By Hannah Guzik
On her way to her office in Oxnard, Rachel Casas drives past farmworkers bent over in the fields. Because she is a neuropsychologist, she wonders whether there are pesticides in those fields and if the chemicals may be affecting the laborers.
She still doesn’t know the answer to that question, but she and two other Cal Lutheran University researchers are getting closer to finding out.
The interdisciplinary team of researchers wants to know if there’s a link between pesticide exposure and decreased brain health. Previous research suggests there is an association, but the kinds of tests Casas is conducting — the same ones used to assess cognitive function in clinical patients — haven’t been done to this extent before on farmworkers, she said.
The researchers are testing the urine of about 150 farmworkers in Oxnard for markers of pesticides and then giving memory tests, puzzles, and thinking games to the same group. One of the state’s agricultural hubs, the Oxnard Plain produces about 20 percent of California’s strawberries, often one of the most pesticide-laden crops.
“This is an issue that’s important to everybody, because it’s about what we’re all exposed to on a daily basis,” said Casas, assistant professor of graduate psychology at the university. “It’s meaningful work, and I can see that it’s meaningful work just by virtue of where my office is and where I live.”
---------------
*WHAT IS REQUIRED*:
Copy the stretch of the article on pesticides and farmworkers' brain health from "By Hannah Guzik" through "to finding out.", word for word.

*SUPPLIED RECORDS*:
---------------
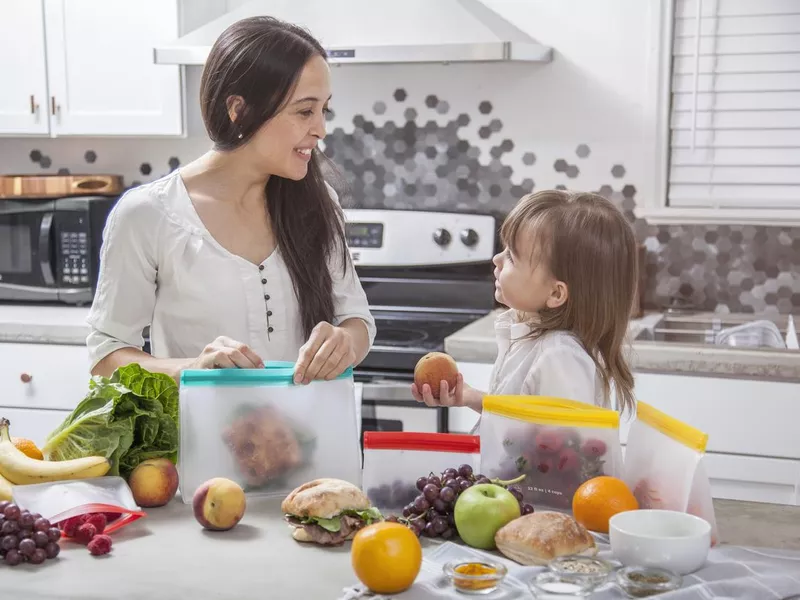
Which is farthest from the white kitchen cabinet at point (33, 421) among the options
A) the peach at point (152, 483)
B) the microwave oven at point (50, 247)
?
the peach at point (152, 483)

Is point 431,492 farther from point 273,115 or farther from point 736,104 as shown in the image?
point 736,104

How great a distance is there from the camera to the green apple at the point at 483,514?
124 cm

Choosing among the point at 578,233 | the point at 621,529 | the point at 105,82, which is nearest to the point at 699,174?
the point at 578,233

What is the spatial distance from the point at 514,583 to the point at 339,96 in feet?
8.13

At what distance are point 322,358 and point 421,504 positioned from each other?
0.27 m

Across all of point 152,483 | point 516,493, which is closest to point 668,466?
point 516,493

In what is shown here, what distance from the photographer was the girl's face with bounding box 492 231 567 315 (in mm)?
1675

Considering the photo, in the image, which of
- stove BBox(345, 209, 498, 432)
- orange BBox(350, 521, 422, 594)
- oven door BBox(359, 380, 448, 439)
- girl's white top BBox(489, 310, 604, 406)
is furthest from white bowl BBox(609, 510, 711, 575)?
stove BBox(345, 209, 498, 432)

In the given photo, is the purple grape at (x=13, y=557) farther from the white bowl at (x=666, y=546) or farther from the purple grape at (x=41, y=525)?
the white bowl at (x=666, y=546)

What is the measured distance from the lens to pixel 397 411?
8.79ft

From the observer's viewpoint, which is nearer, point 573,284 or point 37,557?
point 37,557

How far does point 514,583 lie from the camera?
3.75 feet

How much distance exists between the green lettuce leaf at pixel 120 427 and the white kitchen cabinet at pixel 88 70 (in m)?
1.88

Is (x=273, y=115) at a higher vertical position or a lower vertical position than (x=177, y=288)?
higher
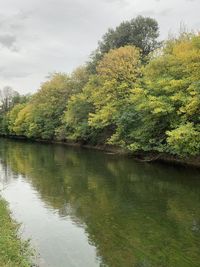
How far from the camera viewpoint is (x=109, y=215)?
696 inches

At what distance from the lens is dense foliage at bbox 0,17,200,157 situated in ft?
100

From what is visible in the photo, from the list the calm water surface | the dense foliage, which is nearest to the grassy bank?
the calm water surface

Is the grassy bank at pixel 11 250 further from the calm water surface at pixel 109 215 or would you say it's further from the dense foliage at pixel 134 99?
the dense foliage at pixel 134 99

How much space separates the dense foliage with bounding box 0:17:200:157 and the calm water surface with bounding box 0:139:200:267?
414 centimetres

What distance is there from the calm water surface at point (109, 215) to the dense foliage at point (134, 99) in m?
4.14

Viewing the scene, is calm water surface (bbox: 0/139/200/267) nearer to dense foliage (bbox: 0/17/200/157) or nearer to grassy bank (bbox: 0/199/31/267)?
grassy bank (bbox: 0/199/31/267)

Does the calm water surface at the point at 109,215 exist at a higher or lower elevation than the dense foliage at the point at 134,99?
lower

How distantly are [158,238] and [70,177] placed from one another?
15.0 metres

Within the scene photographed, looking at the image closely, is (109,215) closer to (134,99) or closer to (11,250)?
(11,250)

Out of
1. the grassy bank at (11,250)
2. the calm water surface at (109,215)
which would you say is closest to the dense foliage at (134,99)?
the calm water surface at (109,215)

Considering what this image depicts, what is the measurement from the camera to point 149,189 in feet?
78.5

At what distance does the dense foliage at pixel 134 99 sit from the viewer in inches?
1201

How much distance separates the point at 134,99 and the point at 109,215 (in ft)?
66.4

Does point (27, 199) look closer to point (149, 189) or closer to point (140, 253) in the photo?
point (149, 189)
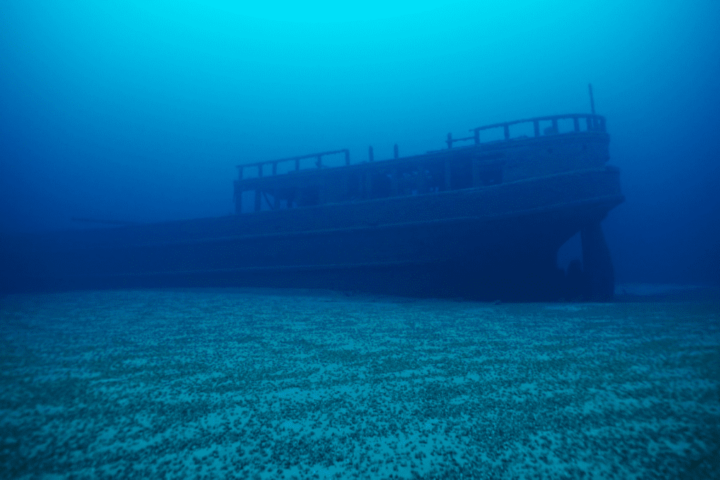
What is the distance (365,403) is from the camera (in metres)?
2.04

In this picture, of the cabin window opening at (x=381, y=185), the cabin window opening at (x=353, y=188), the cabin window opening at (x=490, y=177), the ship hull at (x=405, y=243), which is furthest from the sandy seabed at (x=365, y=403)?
the cabin window opening at (x=381, y=185)

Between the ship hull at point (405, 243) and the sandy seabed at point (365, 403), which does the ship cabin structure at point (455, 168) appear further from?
the sandy seabed at point (365, 403)

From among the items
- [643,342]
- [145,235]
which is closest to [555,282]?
[643,342]

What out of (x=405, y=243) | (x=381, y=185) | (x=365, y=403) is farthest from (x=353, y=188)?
(x=365, y=403)

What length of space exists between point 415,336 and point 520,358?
3.81 feet

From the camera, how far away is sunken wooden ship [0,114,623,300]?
8562 millimetres

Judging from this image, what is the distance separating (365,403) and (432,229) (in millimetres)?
7327

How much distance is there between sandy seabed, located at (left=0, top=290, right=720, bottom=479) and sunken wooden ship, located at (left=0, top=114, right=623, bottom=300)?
16.0 feet

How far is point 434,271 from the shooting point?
880 cm

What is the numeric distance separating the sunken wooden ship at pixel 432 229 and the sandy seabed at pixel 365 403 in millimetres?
4887

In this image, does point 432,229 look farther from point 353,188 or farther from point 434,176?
point 353,188

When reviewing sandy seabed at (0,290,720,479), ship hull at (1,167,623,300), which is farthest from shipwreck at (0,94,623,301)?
sandy seabed at (0,290,720,479)

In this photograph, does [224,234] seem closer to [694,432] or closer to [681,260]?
[694,432]

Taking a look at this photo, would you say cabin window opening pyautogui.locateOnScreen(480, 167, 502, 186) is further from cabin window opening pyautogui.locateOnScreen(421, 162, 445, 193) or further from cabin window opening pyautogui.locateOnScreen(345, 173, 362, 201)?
cabin window opening pyautogui.locateOnScreen(345, 173, 362, 201)
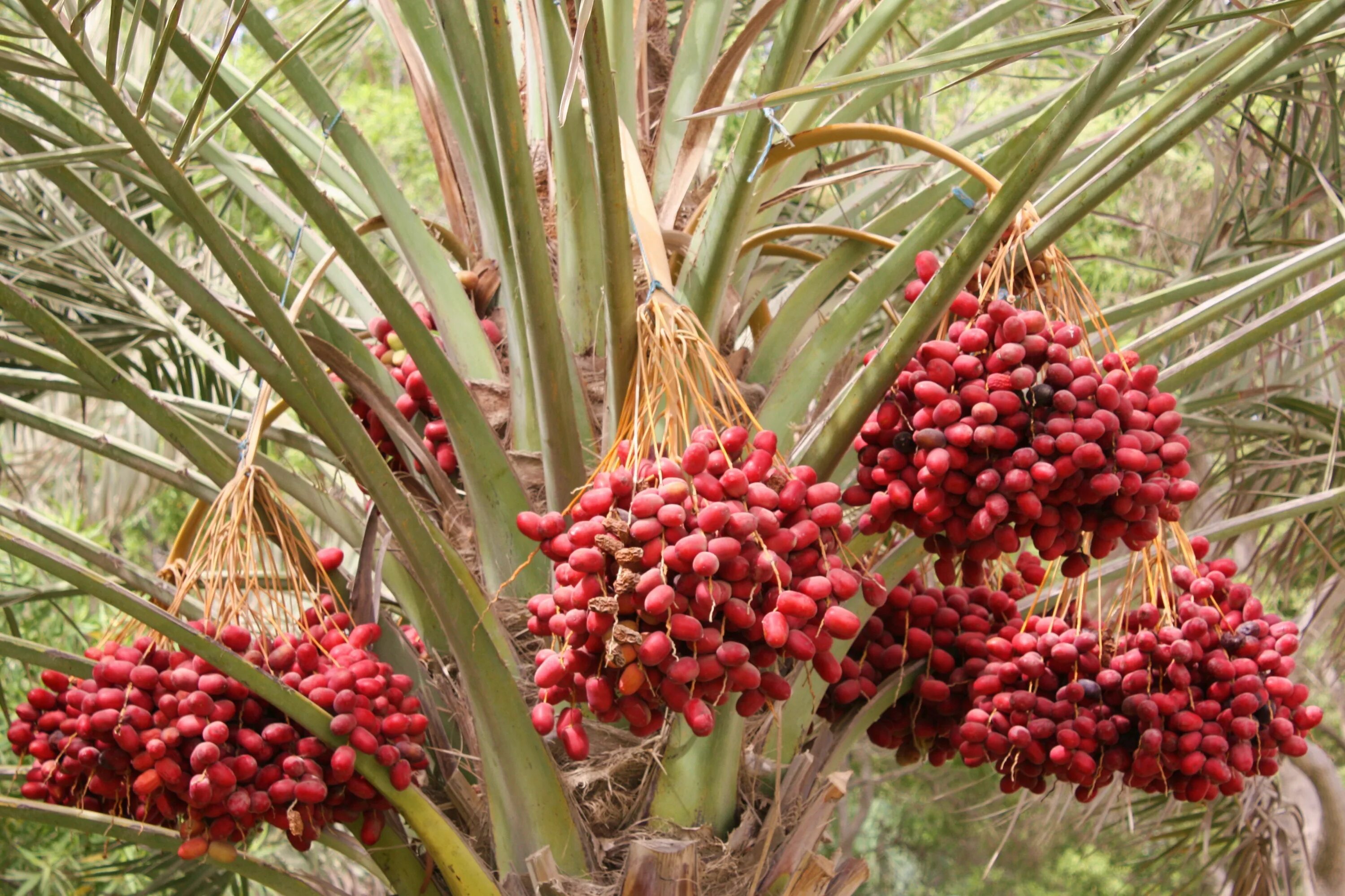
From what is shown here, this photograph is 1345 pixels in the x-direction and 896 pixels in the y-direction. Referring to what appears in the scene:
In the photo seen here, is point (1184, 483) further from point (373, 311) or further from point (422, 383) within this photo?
point (373, 311)

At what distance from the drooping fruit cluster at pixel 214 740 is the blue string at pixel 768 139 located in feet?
2.65

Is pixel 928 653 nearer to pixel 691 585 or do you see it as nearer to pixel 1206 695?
pixel 1206 695

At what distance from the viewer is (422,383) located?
180 centimetres

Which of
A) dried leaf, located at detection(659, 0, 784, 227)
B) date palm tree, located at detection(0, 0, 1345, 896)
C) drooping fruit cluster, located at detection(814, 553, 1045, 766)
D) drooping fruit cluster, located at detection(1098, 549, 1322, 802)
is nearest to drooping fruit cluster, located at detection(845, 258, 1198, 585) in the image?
date palm tree, located at detection(0, 0, 1345, 896)

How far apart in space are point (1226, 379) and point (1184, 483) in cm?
214

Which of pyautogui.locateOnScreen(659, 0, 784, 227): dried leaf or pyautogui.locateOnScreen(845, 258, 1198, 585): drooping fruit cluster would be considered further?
pyautogui.locateOnScreen(659, 0, 784, 227): dried leaf

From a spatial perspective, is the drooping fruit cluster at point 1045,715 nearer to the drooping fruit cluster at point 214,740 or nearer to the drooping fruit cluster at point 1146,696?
the drooping fruit cluster at point 1146,696

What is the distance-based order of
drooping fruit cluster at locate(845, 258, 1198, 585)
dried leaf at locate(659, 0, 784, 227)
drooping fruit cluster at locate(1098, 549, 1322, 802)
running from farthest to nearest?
dried leaf at locate(659, 0, 784, 227) < drooping fruit cluster at locate(1098, 549, 1322, 802) < drooping fruit cluster at locate(845, 258, 1198, 585)

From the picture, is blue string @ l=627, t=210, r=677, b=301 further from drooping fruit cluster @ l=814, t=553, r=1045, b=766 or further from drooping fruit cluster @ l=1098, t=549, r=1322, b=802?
drooping fruit cluster @ l=1098, t=549, r=1322, b=802

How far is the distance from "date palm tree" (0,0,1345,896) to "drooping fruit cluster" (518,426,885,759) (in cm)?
18

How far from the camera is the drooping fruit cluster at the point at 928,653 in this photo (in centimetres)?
175

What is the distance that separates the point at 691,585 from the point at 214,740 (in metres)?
0.65

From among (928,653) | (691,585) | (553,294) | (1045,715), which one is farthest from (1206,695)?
(553,294)

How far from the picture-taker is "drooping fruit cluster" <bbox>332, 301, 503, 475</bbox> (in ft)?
5.78
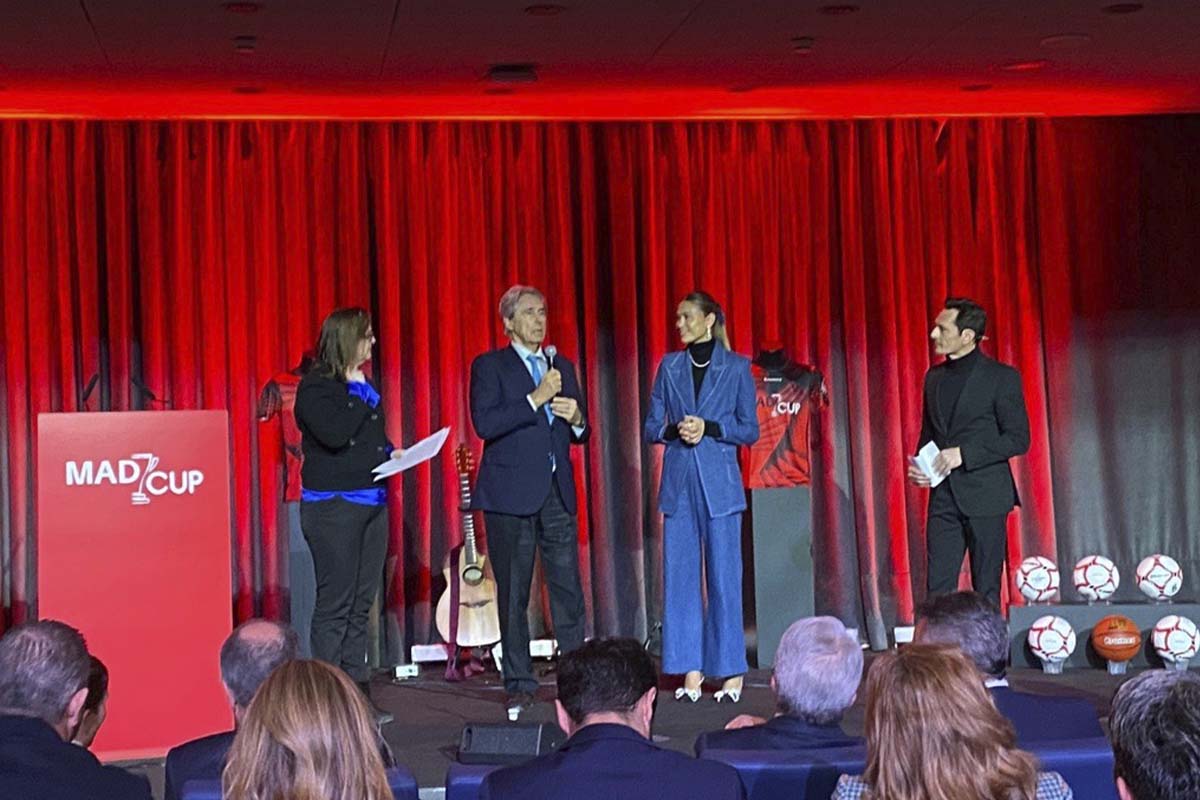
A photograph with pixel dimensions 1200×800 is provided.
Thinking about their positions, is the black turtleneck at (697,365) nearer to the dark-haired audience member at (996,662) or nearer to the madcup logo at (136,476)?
the madcup logo at (136,476)

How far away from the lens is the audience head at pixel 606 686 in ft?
9.20

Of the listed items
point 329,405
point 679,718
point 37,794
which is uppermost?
point 329,405

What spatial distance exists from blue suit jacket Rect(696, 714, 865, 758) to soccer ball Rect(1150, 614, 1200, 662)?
4500mm

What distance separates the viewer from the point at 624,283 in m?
8.49

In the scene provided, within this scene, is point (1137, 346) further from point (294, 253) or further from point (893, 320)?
point (294, 253)

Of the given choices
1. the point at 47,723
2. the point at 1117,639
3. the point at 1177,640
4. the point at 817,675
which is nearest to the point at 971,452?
the point at 1117,639

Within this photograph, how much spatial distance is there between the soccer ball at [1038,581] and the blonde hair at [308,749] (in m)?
5.73

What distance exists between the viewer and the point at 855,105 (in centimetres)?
853

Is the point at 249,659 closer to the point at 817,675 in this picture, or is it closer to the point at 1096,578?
the point at 817,675

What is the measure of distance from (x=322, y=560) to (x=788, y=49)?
10.3 ft

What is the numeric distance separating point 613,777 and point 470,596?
17.0 ft

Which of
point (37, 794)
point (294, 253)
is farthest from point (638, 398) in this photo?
point (37, 794)

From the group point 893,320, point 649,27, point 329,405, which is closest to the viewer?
point 329,405

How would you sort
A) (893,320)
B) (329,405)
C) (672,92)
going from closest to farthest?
(329,405) < (672,92) < (893,320)
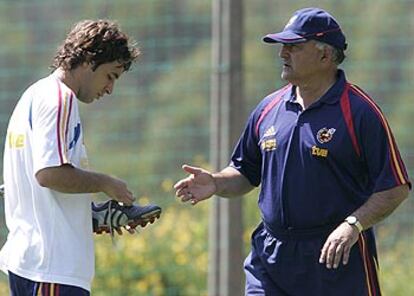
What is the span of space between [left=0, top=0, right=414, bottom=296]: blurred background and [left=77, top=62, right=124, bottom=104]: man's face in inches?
117

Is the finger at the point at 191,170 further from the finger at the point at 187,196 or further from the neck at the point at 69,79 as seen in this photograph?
the neck at the point at 69,79

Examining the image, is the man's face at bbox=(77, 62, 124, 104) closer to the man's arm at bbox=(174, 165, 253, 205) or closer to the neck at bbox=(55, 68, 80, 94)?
the neck at bbox=(55, 68, 80, 94)

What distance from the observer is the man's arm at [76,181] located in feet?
21.6

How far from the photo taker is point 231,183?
759 centimetres

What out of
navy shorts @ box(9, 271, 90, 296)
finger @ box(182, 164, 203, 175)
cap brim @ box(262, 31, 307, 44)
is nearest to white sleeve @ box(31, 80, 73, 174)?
navy shorts @ box(9, 271, 90, 296)

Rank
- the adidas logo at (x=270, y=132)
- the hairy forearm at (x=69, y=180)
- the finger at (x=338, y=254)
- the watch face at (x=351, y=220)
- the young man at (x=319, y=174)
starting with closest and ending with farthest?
the hairy forearm at (x=69, y=180) → the finger at (x=338, y=254) → the watch face at (x=351, y=220) → the young man at (x=319, y=174) → the adidas logo at (x=270, y=132)

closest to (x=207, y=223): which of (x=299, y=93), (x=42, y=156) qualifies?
(x=299, y=93)

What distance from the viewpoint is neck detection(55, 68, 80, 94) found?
682cm

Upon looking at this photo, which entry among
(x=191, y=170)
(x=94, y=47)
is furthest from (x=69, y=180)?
(x=191, y=170)

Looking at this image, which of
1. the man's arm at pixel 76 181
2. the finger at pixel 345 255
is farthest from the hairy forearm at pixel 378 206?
the man's arm at pixel 76 181

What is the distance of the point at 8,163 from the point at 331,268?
1566 millimetres

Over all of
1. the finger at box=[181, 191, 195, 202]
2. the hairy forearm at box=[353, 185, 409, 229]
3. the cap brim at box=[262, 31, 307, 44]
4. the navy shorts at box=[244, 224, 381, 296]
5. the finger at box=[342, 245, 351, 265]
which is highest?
the cap brim at box=[262, 31, 307, 44]

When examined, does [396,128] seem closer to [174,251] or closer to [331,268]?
[174,251]

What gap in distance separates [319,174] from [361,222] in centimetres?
33
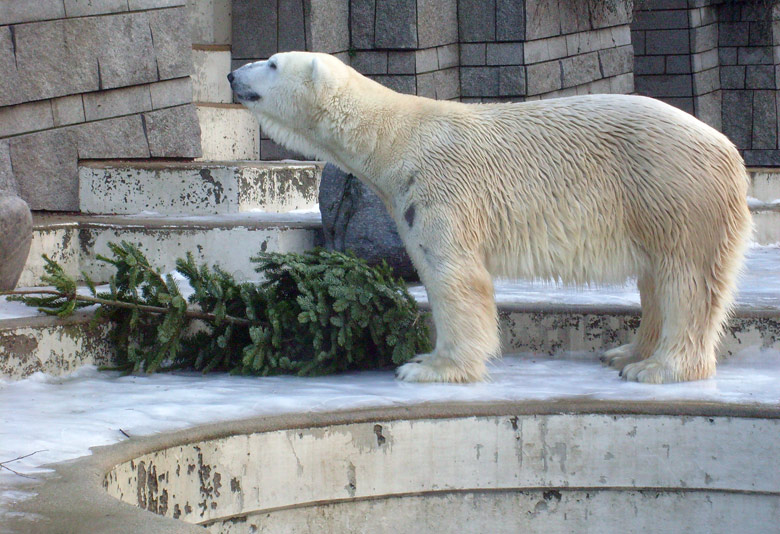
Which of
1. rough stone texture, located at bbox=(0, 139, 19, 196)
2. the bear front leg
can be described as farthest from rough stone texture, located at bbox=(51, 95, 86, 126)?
the bear front leg

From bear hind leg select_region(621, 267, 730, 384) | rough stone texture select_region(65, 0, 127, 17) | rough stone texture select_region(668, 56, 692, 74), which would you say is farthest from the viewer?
rough stone texture select_region(668, 56, 692, 74)

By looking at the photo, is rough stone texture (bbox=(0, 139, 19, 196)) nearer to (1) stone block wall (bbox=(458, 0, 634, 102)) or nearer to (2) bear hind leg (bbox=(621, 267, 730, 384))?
(2) bear hind leg (bbox=(621, 267, 730, 384))

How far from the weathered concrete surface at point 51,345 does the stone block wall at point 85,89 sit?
6.41ft

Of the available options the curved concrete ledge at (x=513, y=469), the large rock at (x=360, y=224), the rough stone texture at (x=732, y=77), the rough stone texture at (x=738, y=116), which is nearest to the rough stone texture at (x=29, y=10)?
the large rock at (x=360, y=224)

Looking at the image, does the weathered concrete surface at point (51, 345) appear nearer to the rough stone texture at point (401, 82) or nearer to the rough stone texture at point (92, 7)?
the rough stone texture at point (92, 7)

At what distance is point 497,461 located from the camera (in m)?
3.01

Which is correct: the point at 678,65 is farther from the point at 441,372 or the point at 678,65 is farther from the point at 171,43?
the point at 441,372

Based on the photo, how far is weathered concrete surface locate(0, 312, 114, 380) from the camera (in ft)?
11.4

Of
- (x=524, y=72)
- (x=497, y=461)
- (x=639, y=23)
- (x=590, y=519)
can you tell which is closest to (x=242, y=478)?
(x=497, y=461)

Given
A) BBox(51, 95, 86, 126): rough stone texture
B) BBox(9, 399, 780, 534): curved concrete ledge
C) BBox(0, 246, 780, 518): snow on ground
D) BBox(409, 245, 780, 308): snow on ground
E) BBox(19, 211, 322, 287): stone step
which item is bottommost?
BBox(9, 399, 780, 534): curved concrete ledge

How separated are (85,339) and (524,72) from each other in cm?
528

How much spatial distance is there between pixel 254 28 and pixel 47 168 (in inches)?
92.8

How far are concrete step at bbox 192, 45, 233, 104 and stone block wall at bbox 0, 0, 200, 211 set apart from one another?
986 mm

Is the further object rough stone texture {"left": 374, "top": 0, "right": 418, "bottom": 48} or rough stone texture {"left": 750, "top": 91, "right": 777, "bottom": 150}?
rough stone texture {"left": 750, "top": 91, "right": 777, "bottom": 150}
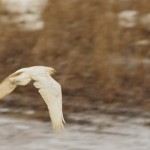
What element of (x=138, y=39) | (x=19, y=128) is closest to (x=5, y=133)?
(x=19, y=128)

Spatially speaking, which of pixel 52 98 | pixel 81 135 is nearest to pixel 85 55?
pixel 81 135

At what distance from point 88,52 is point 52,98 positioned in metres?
4.91

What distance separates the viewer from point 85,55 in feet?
23.8

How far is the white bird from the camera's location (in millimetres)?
2256

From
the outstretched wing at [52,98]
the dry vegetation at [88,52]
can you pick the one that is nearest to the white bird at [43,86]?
the outstretched wing at [52,98]

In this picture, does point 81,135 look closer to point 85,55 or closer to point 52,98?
---------------
*RESPONSE TO THIS EXERCISE*:
By Hannah Guzik
On her way to her office in Oxnard, Rachel Casas drives past farmworkers bent over in the fields. Because she is a neuropsychologist, she wonders whether there are pesticides in those fields and if the chemicals may be affecting the laborers.
She still doesn’t know the answer to that question, but she and two other Cal Lutheran University researchers are getting closer to finding out.